Professor Hamilton argued the £9,000-a-year cap had not worked in introducing a market in higher education, because virtually everyone was charging the same fee.
“The idea of a market - and that is ostensibly what is being created - in which every item, virtually regardless of content and quality, is the same price seems, well, a little odd,” he said.
“On the other hand, given the great diversity of the institutions in our higher education system, the notion of different universities charging significantly different amounts, doesn’t feel inherently unnatural. It is the current situation that seems out of kilter.
“What matters surely is that an institution’s charges are clearly aligned with what it offers and that they are demonstrably not a barrier to student access. In other words that robust and generous financial support remains readily available for students who most need it.”
Some universities, he said, were “doing very nicely” out of charging £9,000 a year, “comfortably covering the cost of what they want to provide for their students”.
“That may or may not be the case for them but one thing I am quite sure about is that it doesn’t add up for Oxford, where the new regime of increased tuition charges for students, but greatly reduced Government spending on teaching, have done little to change the basic financial equation," he went on.
“How can they when the real cost of an Oxford education is at least £16,000 per undergraduate every year? That represents a funding shortfall of £7,000 a year per student. Or put another way, a university-wide gap - more of a chasm really - of over £70 million a year that Oxford has to plug.”
Professor Hamilton’s comments come just days after international university rankings revealed that - while Oxford, Cambridge and London remained as the “golden triangle” of the university system, offering world-class education and research - others like Edinburgh, Manchester, Bristol and Newcastle were at risk of losing their reputations as being the best in the world.
Sally Hunt, general secretary of the University and College Union, said Professor Hamilton should be “applauded for going after one of the rawest nerves in politics to try and get higher education funding back in the spotlight".

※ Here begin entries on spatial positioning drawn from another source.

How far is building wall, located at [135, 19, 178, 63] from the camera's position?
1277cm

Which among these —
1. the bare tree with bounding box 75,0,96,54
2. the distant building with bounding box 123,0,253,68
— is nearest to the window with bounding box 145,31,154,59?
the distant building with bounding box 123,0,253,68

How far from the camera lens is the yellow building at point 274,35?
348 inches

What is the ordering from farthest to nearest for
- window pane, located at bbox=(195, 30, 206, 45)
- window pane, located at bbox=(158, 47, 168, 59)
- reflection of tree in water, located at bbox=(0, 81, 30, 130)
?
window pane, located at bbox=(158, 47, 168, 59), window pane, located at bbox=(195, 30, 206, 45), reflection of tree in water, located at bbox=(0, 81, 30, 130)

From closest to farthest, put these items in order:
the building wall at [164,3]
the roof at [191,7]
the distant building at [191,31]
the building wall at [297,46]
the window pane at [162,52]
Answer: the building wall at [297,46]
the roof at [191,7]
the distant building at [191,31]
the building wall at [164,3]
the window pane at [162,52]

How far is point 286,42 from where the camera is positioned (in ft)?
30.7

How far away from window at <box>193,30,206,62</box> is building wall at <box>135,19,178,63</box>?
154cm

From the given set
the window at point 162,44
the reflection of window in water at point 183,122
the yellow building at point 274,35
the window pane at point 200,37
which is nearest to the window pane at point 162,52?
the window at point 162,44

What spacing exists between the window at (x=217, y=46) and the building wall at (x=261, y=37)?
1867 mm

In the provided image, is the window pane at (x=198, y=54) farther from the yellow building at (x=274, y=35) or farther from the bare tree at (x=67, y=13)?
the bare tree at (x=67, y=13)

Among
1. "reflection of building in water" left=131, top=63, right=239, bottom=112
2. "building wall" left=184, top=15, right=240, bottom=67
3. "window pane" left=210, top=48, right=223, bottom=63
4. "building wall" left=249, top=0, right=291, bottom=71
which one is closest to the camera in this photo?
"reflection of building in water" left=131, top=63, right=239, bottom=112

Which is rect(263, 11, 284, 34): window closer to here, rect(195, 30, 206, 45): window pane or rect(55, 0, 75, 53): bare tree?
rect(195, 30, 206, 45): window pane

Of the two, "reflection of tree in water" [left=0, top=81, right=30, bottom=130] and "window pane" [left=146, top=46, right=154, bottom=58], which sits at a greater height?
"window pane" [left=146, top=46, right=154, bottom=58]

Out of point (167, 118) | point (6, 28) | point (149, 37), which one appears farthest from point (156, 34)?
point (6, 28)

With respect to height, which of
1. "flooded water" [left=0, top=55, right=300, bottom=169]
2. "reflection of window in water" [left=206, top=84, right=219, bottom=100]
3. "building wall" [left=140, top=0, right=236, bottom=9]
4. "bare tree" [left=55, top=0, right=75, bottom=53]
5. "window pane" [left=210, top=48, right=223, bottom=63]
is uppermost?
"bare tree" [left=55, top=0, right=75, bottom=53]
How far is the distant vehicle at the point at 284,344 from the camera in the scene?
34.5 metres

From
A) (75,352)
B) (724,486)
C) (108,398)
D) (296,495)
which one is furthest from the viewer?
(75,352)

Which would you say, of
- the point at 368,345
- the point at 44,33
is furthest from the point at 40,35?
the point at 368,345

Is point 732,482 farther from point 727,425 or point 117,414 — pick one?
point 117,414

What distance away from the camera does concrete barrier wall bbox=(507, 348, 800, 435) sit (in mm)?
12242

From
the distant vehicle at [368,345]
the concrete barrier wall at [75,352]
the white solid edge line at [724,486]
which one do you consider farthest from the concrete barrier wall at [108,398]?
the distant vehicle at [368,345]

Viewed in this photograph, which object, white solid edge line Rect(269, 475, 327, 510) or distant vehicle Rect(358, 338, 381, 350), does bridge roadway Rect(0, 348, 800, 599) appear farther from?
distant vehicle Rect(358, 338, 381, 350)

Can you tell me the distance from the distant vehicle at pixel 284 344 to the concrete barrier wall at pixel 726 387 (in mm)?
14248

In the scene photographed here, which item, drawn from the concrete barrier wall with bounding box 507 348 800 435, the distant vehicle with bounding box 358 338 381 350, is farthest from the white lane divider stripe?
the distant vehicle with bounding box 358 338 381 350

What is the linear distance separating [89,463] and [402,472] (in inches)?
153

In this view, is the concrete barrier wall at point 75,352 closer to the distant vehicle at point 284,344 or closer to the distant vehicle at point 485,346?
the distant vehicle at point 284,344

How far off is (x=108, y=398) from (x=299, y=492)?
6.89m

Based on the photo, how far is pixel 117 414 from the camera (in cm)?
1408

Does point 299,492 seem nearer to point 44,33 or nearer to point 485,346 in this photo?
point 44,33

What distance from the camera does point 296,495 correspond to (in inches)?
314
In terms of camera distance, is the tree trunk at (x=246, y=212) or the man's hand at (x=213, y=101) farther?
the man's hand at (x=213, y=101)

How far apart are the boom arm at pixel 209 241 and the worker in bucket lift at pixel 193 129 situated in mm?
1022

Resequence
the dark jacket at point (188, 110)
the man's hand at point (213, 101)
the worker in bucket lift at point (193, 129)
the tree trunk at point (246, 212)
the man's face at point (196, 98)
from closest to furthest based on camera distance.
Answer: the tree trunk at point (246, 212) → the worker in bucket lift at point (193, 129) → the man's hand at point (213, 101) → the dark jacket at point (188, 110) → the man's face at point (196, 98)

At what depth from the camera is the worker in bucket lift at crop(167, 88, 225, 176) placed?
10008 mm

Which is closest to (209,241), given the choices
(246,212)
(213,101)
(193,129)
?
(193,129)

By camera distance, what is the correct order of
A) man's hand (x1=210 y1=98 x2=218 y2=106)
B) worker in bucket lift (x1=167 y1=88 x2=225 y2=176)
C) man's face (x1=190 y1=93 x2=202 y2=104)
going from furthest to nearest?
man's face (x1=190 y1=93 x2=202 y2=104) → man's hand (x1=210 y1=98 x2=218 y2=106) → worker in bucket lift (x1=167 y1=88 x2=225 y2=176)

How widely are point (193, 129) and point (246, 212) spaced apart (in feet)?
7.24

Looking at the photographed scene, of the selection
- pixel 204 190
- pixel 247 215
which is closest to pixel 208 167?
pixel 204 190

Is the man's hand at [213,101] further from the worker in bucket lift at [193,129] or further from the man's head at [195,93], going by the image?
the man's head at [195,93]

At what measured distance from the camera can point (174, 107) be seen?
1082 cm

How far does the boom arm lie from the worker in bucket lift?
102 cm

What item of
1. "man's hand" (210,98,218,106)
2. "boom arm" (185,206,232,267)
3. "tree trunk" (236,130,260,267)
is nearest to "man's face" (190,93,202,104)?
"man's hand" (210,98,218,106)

However, she added: “Higher university fees are not what this country needs.
“Professor Hamilton is correct to say our universities need more funding - we invest just 1.4 per cent of GDP on higher education, compared to an international average of 1.7 per cent. However, he is wrong to argue that students should pick up the tab when we already have the most expensive fees in Europe.
“The University of Oxford should be looking to work with the rest of the sector to lobby for greater support and funding for higher education as a whole.”
Dr Piatt, however, argued that fees should increase in line with inflation next year and added: “Professor Hamilton is right to highlight the problem of the cap on tuition fees. Increased income from fees has largely offset significant government cuts to public teaching grants.”
Cambridge University declined to comment on the speech.